__Text segment__:
====
I'm not looking for: "My compiler outputs ...", this is too new a feature to trust current implementations IMHO. I know asking for Standard quotes seems to be popular since the world discovered such a thing exists, but still, I would like a decent source.
Kerrek SB over 12 years

That doesn't answer whether the local class is different in each function call or not, i.e. whether the static variable gets reinitialized in each invocation of some_function...?
Xeo over 12 years

@Kerrek: Wait, I'm missing one quote. Gimme a sec. - Done
Kerrek SB over 12 years

OK, but I'm still not certain whether the local class lambda is always the same class, or whether it's a different one each time. For the actual lambda expression, the closure type is "unique" for each evaluation of the expression, so this is somewhat important.
Xeo over 12 years

@Kerrek: I can get some more quotes on that together if you want. :)
====
__Data below__:
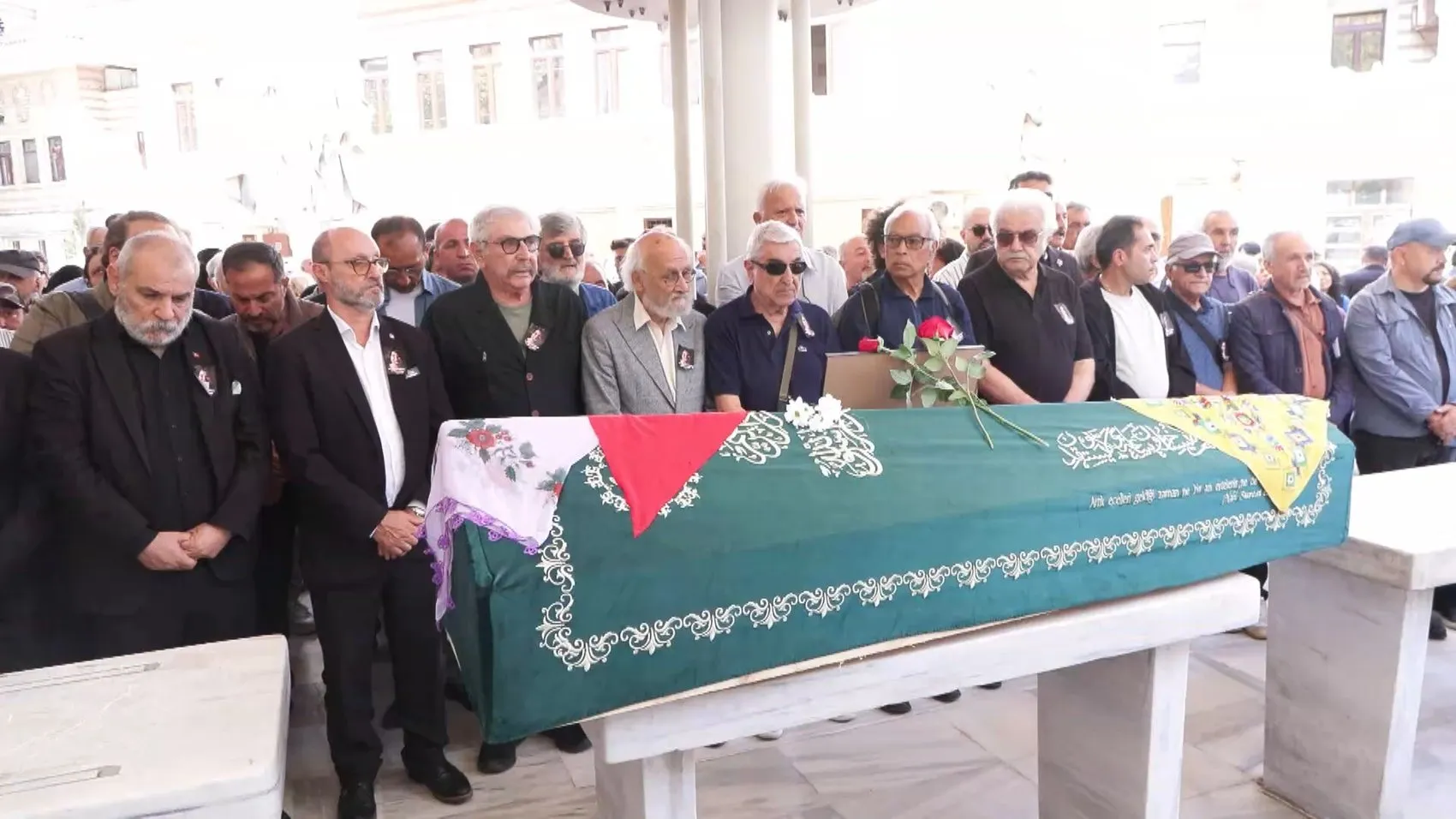Sanat dünyası Arsen Hala'sını uğurladı: Gülsen Tuncer son yolculuğuna mor çiçekli tülbentiyle çıktı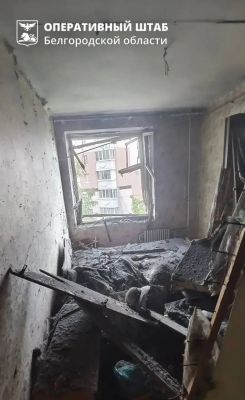 БПЛА врезался в многоквартирный дом на Белгородчине, порушив квартиры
====
__Task details__: Retype the stretch of the forum thread on local classes and lambdas from "OK, but I'm" through "is somewhat important.".

__Response to this task__:
OK, but I'm still not certain whether the local class lambda is always the same class, or whether it's a different one each time. For the actual lambda expression, the closure type is "unique" for each evaluation of the expression, so this is somewhat important.